Oireachtas Joint and Select Committees

Thursday, 7 November 2013

Joint Oireachtas Committee on Environment, Culture and the Gaeltacht

Chambers Ireland

2:15 pm

Mr. Ian Talbot:

In regard to business process outsourcing, the logic of the State putting in place a clear process for the delivery of certain routine services can be very efficient. It can be very efficient to get a private sector organisation to do that work. However, one has to get from where one is to where one needs to be before one starts to outsource. If one tries to outsource a process that is not clearly defined, understood and working, it will go wrong. The process we would like to see in place is one that has been clearly defined. Some of these things are working. For example, we learned last year that the Revenue Commissioners are using Abtran in Cork for much of their work around the collection of the local property tax. Apart from one minor glitch it has worked extremely well. That shows it can work. It was a brand new process. It was not redoing something that has already been done. Something we look at frequently is aspects of passport issuing and whether the State needs to carry out all the components of passport issuance. While that is not directly relevant to local authorities, I cite it as an example. Equally, there are plenty of examples in local authorities, such as motor taxation, where there is a much better system in place than a few years ago. Earlier in the week, Dublin City Council closed its motor tax office for a week as it could not cope with the volume of activity. That is not a good indicator that the process is working well. If a private sector organisation had to do that, great surprise would be expressed.

The key is to identify processes and tasks that could potentially be outsourced without any risk to the State. Sorting out those processes effectively, perhaps through a shared service culture, is crucial. I am aware that in local authorities many processes are being delivered through shared services. This leads on to the Deputy's second comment on the work that Kerry County Council is doing in the area of procurement. Once a process has been clearly defined and is working reasonably well, greater efficiencies can be achieved by taking certain aspects of it and outsourcing it completely to a third-party independent provider who will organise delivery hours and everything else. I hope that answers the Deputy's question about business process outsourcing and where we see it. Wholesale outsourcing is not our view of life; it is very much a steady and balanced process towards a better model. Jumping from where we are now to outsourcing will go wrong. In the past we have seen outsourcing opportunities go horribly wrong, as in the PPARS fiasco, because the proper process had not been followed. In retrospect it is clear.

On the procurement side, there is a centralisation of local authority purchasing into Kerry County Council for the past year or 18 months. A meeting has been scheduled with the organisation the Deputy asked about. We meet regularly with the CCMA and many county councils and our local chambers. Only a relatively small percentage of activity at State and local authority levels is going to central contracts, while a great deal is still being purchased locally.

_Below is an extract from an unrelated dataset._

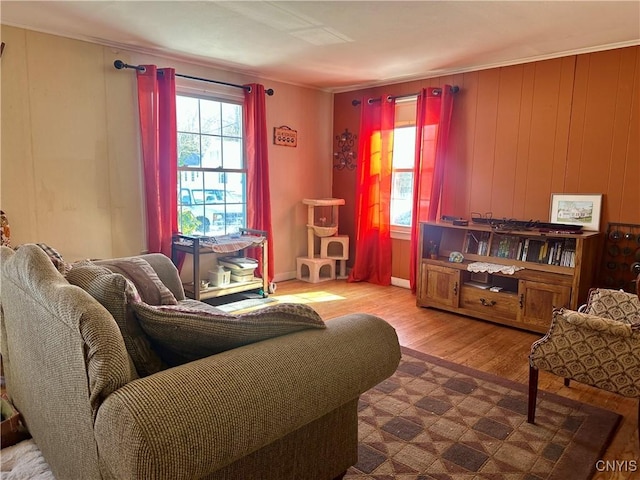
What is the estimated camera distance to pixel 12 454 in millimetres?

Individuals are being appointed as procurement managers but they need to have the right training, education, background and so on to coach them on how to actually manage a tender process properly. Our sense is that there are many good processes but the process is more important than the actual purpose, which is to buy something effectively. Much work is being put into it, and as a result it becomes far too cumbersome. I refer to the analogy I raised earlier - if one is going out to buy only a few staplers that are needed urgently, does one need a ten-page tender document? It is about an appropriate set of criteria and an appropriate process for purchasing. It is a worry. I am sure the County and City Managers' Association is concerned about what percentage of purchasing activity will ultimately have to be done through the central system in Kerry County Council versus local discretion. If 20% of purchasing was through the central office and 80% through the local office, that would be a tremendous support to, for example, SMEs in an area.

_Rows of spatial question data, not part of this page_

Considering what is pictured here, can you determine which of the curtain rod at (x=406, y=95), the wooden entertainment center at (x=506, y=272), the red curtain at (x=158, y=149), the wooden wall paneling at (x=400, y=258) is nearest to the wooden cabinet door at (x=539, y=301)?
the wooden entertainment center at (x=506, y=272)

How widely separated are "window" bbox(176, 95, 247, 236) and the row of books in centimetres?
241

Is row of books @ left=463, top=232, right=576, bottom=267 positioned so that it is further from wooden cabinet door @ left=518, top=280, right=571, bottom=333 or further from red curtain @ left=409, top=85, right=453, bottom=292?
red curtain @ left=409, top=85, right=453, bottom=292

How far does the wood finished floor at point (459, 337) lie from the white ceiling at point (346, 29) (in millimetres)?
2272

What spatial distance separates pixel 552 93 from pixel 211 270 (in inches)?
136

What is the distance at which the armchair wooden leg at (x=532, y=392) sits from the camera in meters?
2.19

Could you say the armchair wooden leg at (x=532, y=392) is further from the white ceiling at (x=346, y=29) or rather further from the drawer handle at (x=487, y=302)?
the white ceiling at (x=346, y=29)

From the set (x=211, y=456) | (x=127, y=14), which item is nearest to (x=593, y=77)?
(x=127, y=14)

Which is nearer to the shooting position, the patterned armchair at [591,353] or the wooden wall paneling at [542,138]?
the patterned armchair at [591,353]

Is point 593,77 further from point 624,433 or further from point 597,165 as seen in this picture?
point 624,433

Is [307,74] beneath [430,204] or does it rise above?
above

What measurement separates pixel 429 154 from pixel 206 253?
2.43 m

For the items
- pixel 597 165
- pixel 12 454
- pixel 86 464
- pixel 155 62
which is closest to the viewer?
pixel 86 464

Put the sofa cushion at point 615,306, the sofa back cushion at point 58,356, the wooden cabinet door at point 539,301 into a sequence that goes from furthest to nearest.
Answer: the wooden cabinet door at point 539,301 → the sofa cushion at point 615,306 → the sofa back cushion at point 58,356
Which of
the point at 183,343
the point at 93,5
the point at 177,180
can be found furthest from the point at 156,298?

However, I am not sure how strict the guidance is or will be.

The Government must remember the cost of losing jobs, whether as a result of tweaking an extra few cent from a contract, resulting in a loss of jobs throughout the country, or of contracts going to a different jurisdiction where there is a different minimum wage and tax regime. It must look at the cost of this versus the cost in terms of social welfare and so on in jobs being lost in Ireland because too many contracts are leaving the country because of a marginal difference in price.